━━ Input for this task ━━

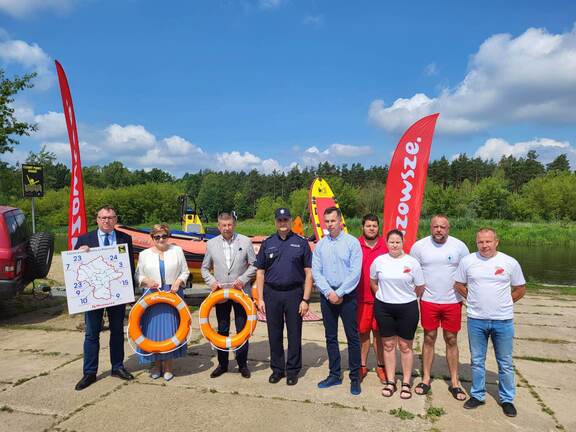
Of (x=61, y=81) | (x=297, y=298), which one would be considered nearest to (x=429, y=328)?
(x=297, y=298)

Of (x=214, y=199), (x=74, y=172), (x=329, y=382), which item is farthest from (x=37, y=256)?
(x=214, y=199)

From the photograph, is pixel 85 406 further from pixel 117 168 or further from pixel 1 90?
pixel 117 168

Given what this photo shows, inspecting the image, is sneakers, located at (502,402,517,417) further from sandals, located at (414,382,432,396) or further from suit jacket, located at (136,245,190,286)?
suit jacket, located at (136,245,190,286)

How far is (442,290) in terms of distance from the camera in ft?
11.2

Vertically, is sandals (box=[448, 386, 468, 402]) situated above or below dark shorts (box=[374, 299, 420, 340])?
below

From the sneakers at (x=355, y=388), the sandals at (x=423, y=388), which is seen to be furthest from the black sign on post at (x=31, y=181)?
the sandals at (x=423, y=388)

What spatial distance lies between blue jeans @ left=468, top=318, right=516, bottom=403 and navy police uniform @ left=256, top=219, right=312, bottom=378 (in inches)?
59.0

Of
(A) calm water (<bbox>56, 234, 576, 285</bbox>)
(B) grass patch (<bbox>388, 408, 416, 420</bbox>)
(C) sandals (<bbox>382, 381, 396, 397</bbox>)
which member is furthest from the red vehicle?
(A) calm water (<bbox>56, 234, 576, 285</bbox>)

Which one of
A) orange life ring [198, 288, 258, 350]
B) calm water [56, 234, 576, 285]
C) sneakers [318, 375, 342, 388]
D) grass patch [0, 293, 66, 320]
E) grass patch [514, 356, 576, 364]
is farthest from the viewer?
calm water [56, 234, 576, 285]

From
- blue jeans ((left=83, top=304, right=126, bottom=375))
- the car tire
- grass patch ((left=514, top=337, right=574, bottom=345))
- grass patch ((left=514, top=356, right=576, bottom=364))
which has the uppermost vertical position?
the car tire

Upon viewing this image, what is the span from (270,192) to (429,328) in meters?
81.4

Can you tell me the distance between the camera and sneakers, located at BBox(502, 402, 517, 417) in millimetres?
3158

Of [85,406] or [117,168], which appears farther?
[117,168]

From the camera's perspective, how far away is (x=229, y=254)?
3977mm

━━━
━━ Input for this task ━━

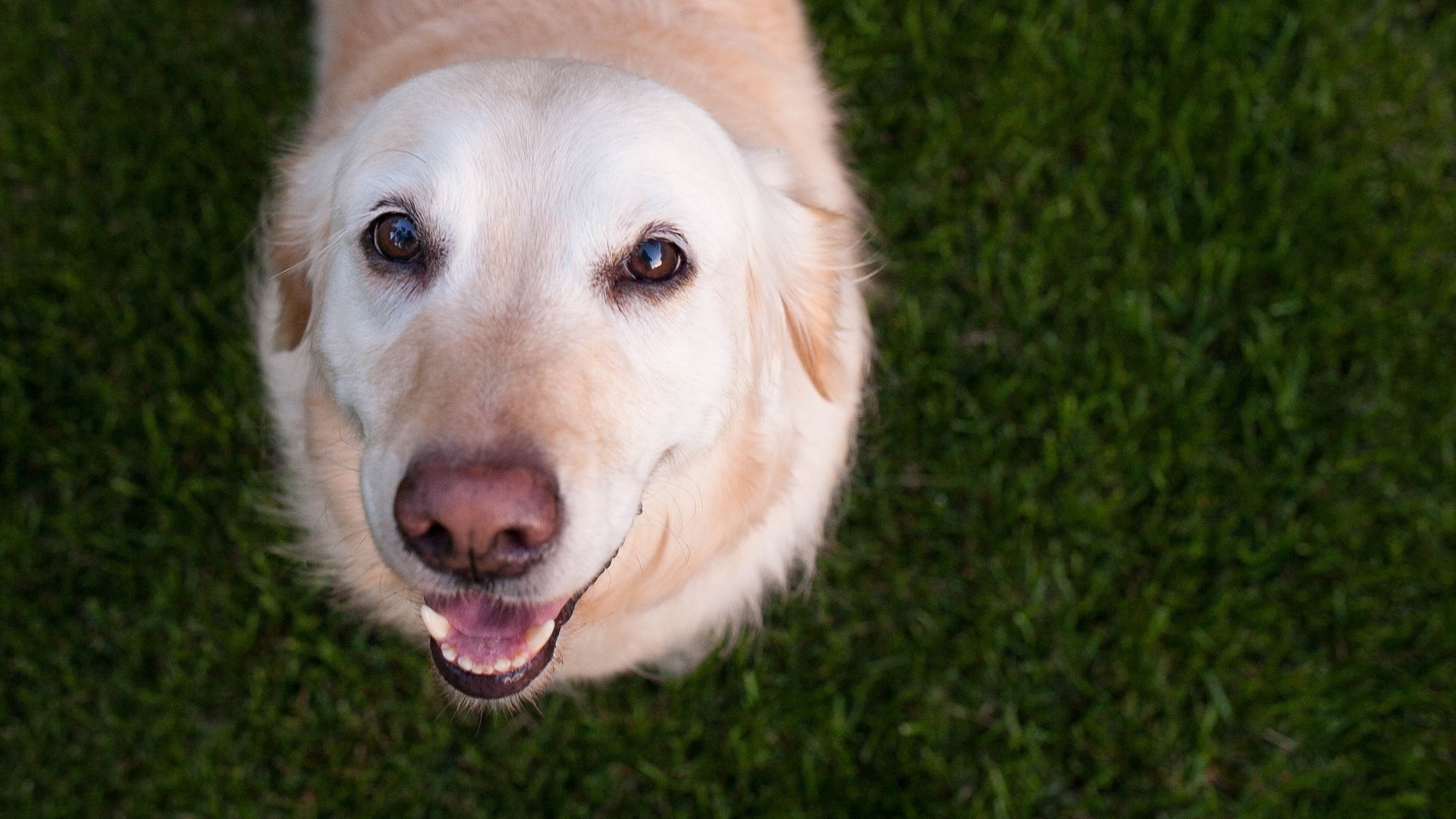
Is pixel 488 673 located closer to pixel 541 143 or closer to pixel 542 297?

━━━
━━ Input for this task ━━

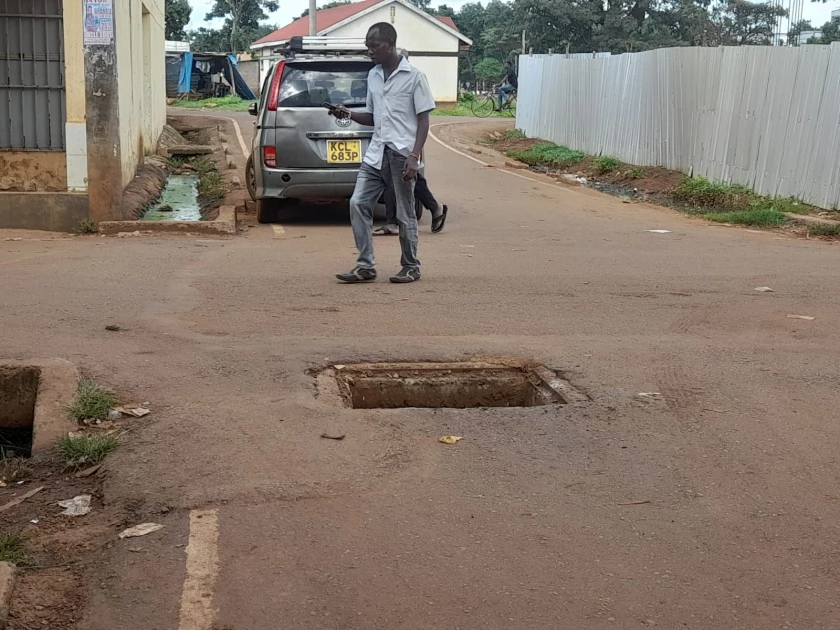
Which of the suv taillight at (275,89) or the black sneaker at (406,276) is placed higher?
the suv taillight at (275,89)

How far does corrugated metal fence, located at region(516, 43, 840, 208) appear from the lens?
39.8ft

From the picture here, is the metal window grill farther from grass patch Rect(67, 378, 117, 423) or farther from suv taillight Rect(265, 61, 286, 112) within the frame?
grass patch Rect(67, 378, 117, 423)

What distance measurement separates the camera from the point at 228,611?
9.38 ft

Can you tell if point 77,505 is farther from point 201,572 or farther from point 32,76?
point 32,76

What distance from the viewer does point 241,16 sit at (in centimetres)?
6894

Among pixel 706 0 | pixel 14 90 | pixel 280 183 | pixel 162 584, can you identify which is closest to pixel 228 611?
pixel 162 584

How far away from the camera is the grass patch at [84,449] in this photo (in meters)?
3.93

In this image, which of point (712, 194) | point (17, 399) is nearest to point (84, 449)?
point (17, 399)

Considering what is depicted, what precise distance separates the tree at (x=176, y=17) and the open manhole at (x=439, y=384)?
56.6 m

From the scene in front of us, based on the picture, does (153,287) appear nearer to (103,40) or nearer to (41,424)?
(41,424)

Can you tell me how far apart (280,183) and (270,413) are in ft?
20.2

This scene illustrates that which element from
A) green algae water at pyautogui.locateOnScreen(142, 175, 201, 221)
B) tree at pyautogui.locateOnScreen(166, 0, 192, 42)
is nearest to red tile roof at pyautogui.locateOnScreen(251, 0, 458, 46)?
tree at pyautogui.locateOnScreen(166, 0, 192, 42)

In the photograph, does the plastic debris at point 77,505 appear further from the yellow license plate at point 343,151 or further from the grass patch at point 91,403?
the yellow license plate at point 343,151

━━━

__What is required__
Pick out each line in the rows above that contains the word "calm" and copy those lines.

__Finished exercise__
(A) calm water (<bbox>56, 234, 576, 285</bbox>)
(A) calm water (<bbox>56, 234, 576, 285</bbox>)
B) calm water [56, 234, 576, 285]
calm water [56, 234, 576, 285]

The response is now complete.